> Exercise requirements
Reproduce without change the rows from the line containing "How great a" through the line containing "the decorative sticker on wall at the point at 452,191 <", including both of those lines.

> Stored records
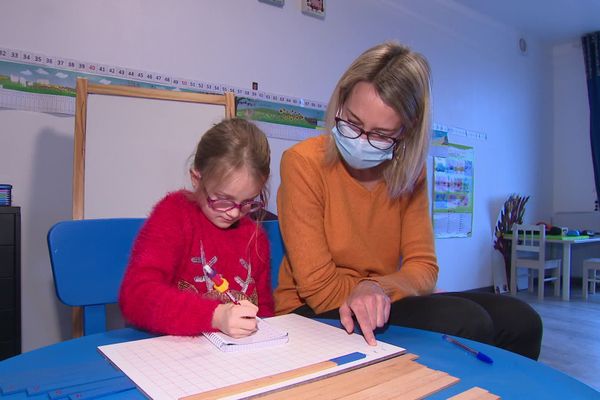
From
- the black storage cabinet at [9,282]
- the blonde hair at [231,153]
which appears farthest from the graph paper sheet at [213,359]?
the black storage cabinet at [9,282]

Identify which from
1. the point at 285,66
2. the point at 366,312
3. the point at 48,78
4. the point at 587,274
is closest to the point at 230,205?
the point at 366,312

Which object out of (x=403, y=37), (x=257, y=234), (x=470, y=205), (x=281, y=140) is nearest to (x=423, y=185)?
(x=257, y=234)

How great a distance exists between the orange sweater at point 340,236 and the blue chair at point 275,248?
40 millimetres

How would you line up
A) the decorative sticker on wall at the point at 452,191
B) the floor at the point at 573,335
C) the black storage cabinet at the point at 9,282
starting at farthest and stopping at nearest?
the decorative sticker on wall at the point at 452,191 < the floor at the point at 573,335 < the black storage cabinet at the point at 9,282

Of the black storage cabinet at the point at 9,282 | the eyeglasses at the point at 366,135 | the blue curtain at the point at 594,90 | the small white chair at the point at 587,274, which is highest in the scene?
the blue curtain at the point at 594,90

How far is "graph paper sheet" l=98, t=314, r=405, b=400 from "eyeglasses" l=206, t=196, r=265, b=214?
0.31m

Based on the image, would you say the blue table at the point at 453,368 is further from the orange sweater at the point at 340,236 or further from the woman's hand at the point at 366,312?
the orange sweater at the point at 340,236

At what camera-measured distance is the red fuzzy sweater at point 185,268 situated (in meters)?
0.73

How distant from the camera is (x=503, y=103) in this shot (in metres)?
4.05

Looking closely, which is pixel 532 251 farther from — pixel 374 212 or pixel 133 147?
pixel 133 147

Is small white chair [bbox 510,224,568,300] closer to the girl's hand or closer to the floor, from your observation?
the floor

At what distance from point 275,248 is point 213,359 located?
23.2 inches

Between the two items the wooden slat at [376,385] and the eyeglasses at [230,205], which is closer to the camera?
the wooden slat at [376,385]

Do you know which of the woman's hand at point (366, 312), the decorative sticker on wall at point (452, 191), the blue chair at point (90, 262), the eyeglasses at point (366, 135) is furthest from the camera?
the decorative sticker on wall at point (452, 191)
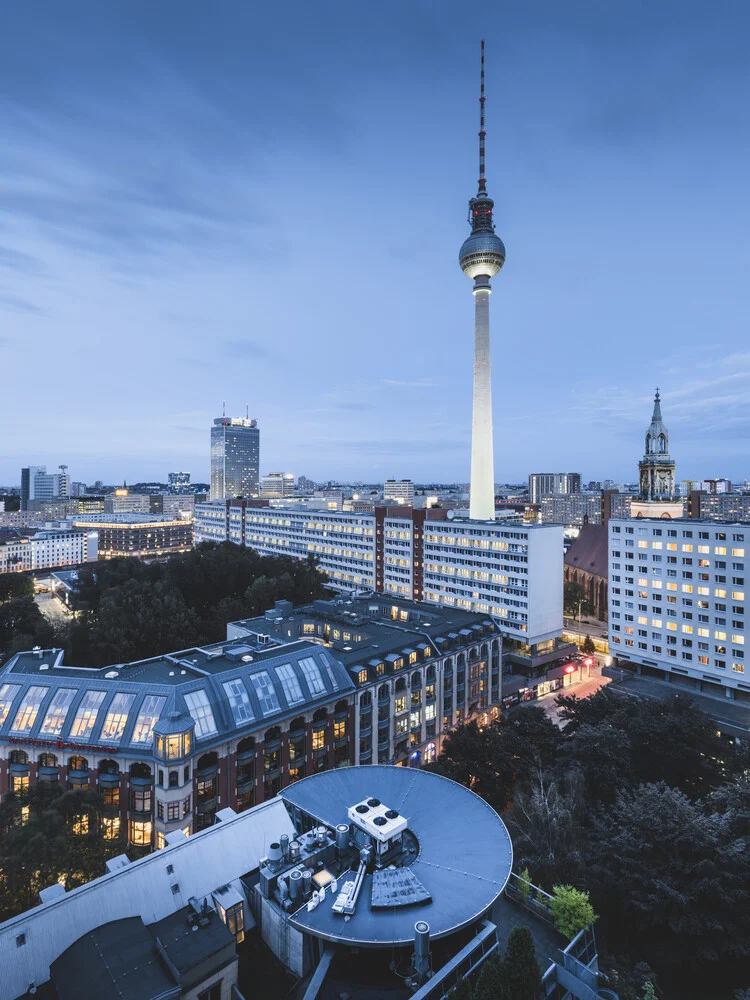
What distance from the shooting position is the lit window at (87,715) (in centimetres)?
4297

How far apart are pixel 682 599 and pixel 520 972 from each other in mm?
73954

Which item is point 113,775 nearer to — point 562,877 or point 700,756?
point 562,877

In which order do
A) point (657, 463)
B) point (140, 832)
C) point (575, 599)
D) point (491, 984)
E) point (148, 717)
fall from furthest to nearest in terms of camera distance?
point (657, 463) → point (575, 599) → point (148, 717) → point (140, 832) → point (491, 984)

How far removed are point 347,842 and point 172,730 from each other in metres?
19.4

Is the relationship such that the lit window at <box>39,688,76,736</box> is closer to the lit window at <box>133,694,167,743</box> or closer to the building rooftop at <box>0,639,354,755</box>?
the building rooftop at <box>0,639,354,755</box>

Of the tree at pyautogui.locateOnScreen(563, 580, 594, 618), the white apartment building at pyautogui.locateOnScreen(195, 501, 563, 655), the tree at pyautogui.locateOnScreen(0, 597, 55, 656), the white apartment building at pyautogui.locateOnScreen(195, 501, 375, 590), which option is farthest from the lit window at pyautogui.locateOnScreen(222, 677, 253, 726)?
the tree at pyautogui.locateOnScreen(563, 580, 594, 618)

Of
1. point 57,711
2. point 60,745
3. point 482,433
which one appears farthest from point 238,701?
point 482,433

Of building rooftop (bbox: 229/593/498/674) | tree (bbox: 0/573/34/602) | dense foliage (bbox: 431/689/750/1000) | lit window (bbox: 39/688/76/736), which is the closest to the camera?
dense foliage (bbox: 431/689/750/1000)

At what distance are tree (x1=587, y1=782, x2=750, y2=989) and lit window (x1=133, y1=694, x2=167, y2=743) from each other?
32.8m

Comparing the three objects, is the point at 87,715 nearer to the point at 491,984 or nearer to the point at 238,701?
the point at 238,701

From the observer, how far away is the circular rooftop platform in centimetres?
2177

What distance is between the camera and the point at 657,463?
152875 millimetres

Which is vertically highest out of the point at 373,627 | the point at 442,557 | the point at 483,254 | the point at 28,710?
the point at 483,254

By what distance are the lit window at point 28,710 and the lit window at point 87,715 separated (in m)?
3.83
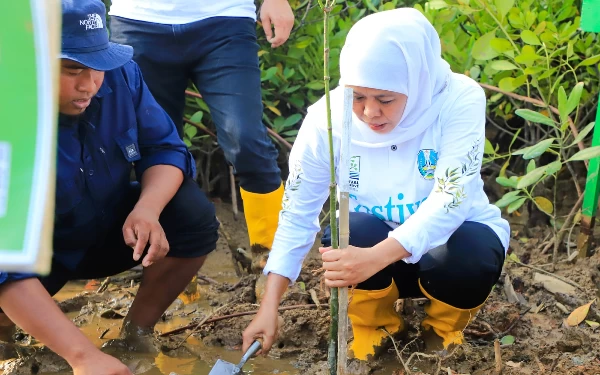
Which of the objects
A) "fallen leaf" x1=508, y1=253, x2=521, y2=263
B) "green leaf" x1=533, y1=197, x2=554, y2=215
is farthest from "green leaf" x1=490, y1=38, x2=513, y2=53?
"fallen leaf" x1=508, y1=253, x2=521, y2=263

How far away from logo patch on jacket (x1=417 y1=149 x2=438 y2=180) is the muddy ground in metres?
0.48

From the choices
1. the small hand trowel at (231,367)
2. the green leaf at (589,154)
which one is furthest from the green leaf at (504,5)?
the small hand trowel at (231,367)

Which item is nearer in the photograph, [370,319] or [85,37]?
[85,37]

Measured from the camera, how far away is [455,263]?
6.93 feet

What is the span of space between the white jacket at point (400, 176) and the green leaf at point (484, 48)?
0.82 metres

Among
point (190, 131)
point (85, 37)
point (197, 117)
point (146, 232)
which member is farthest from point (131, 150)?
point (190, 131)

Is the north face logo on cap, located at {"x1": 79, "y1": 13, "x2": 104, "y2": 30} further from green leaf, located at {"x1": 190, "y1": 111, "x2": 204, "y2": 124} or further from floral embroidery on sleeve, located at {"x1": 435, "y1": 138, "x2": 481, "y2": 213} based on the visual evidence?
green leaf, located at {"x1": 190, "y1": 111, "x2": 204, "y2": 124}

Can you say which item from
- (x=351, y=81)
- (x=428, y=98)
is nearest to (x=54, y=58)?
(x=351, y=81)

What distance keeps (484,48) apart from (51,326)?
1952 mm

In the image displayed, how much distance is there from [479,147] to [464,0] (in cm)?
114

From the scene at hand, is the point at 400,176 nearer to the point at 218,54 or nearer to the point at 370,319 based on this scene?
the point at 370,319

> Written answer
How great a distance exists between the orange sweater at point 340,236 and the blue chair at point 275,248?
40 millimetres

How would you line up
A) the decorative sticker on wall at the point at 452,191
B) the floor at the point at 573,335
C) the black storage cabinet at the point at 9,282
starting at farthest and stopping at nearest?
the decorative sticker on wall at the point at 452,191 < the floor at the point at 573,335 < the black storage cabinet at the point at 9,282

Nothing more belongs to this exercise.